The feel of his hand traveling down my leg in a painfully slow manner is something I'm unfortunately use to. That doesn't mean it's any less torturous. He squeezes my thigh, forcing a moan out of me. Past experiences tell me that he wants me to wrap my legs around him. He confirms that by picking me up. His lips trail sweet, tender kisses down my neck where he begins to suck savagely. It's not long before he strips me of my shirt. The shirt that once covered his toned, golden skin is discarded, giving me a view I would never grow tired of. Jonas slowly slips his hand into my sweatpants, pulling at the hem of my boxers before slipping into it. I stupidly picked this day to wear sweats. Jeez, it's like I knew. I never wear sweats, and my body has been begging me for a nice blow job.

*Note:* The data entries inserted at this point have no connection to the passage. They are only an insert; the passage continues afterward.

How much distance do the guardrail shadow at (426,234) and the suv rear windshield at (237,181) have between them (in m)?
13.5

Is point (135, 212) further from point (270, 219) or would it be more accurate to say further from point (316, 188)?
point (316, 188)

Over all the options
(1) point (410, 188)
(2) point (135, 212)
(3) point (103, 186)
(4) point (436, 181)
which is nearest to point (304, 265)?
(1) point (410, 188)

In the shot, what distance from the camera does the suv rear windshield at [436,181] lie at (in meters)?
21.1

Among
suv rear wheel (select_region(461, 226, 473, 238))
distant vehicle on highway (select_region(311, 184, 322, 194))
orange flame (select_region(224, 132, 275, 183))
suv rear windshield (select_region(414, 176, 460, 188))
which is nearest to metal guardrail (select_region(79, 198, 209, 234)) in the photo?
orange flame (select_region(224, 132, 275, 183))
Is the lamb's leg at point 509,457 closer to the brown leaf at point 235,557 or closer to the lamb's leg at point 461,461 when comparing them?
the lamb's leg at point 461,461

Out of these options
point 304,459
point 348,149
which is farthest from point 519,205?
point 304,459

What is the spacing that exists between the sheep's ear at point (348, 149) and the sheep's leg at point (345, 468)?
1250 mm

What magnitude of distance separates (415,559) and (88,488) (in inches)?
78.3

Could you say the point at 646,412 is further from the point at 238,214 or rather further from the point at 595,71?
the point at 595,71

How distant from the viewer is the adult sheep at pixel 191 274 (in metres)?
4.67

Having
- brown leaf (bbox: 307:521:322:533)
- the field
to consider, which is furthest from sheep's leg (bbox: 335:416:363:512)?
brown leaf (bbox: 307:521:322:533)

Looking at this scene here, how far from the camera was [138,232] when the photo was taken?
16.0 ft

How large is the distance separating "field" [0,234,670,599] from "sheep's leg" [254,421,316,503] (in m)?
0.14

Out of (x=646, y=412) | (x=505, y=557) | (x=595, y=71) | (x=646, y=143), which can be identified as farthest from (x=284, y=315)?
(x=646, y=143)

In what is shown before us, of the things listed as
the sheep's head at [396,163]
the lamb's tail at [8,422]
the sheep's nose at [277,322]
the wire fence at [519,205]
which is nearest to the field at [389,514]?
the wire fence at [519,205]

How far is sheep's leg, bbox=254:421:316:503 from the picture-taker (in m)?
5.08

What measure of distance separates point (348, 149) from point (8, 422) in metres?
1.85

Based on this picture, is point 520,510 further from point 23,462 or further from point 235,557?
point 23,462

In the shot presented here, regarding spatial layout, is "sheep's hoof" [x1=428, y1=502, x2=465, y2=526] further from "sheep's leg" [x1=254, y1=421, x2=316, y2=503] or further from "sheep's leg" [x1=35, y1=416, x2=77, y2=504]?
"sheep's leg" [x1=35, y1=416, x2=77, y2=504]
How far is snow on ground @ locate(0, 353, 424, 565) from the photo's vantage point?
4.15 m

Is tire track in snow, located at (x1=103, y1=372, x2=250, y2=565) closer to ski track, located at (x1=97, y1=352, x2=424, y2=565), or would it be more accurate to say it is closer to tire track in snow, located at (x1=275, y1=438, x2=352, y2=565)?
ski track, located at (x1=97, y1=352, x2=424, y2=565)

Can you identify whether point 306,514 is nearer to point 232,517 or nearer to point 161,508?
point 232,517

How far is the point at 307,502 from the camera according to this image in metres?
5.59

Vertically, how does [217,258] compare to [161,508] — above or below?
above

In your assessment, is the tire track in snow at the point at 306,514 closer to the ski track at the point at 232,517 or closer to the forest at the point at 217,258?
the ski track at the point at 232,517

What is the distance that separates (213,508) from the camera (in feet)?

"Wait," my voice comes out in breathless pants. "what if someone sees?" I ask, hoping he'd stop.

"They won't," he says while forcefully exposing my entire body. I'm pretty sure he doesn't believe his own lie, and I know for a fact that he'll clarify that later. He is selfish, thinking only of himself. That's nothing new. I expect nothing more of him.

His hand strokes my erection slowly. My legs squeeze him tightly, begging for more action. I bite my lips in an attempt to quiet my moans. I'm surprised my nails, clenching tightly, haven't punctured his skin. Pleasure builds as my back arches. If he can do this to me now, imagine what he does when he's inside of me.